Lawmakers, who received the documents last month and pushed Boeing to release them Thursday, were furious.
DeFazio called the emails “incredibly damning.”
“They paint a deeply disturbing picture of the lengths Boeing was apparently willing to go to in order to evade scrutiny from regulators, flight crews and the flying public, even as its own employees were sounding alarms internally,” he said. “I can only imagine how painful it must be for the families of the 346 victims to read these new documents that detail some of the earliest and most fundamental errors in the decisions that went into the fatally flawed aircraft.”
‘Coordinated effort’
DeFazio said the emails show “a coordinated effort dating back to the earliest days of the 737 Max program to conceal critical information from regulators and the public.”
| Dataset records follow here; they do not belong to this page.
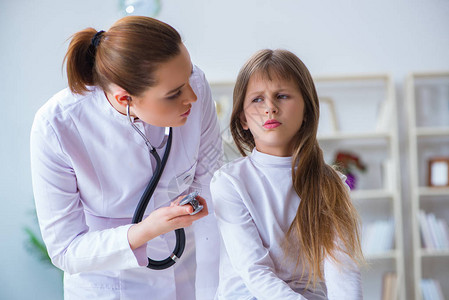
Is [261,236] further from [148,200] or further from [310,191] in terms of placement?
[148,200]

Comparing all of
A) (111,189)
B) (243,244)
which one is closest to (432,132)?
(243,244)

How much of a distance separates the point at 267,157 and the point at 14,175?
2.60m

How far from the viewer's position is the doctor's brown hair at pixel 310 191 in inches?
46.0

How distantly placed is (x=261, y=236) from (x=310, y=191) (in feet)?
0.51

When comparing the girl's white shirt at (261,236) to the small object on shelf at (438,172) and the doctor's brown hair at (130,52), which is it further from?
the small object on shelf at (438,172)

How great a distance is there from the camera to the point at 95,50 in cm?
112

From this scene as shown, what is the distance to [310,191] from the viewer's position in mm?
1203

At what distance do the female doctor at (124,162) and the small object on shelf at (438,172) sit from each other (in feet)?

Republican Sen. Roger Wicker of Mississippi, the chairman of the Senate Commerce, Science and Transportation Committee, said the messages “suggest a troubling disregard for safety among some at Boeing and raise questions about the efficacy of FAA’s oversight of the certification process.”
In a statement, the FAA said “while the tone and content of some of the language contained in the documents is disappointing, the FAA remains focused on following a thorough process for returning the Boeing 737 Max to passenger service.”
The agency said it maintains “a rigorous process for qualifying flight simulators,” and said the simulator referenced “has been evaluated and qualified three times in the last six months. Any potential safety deficiencies identified in the documents have been addressed.”
“Our experts determined that nothing in the submission pointed to any safety risks that were not already identified as part of the ongoing review of proposed modifications to the aircraft,” it said.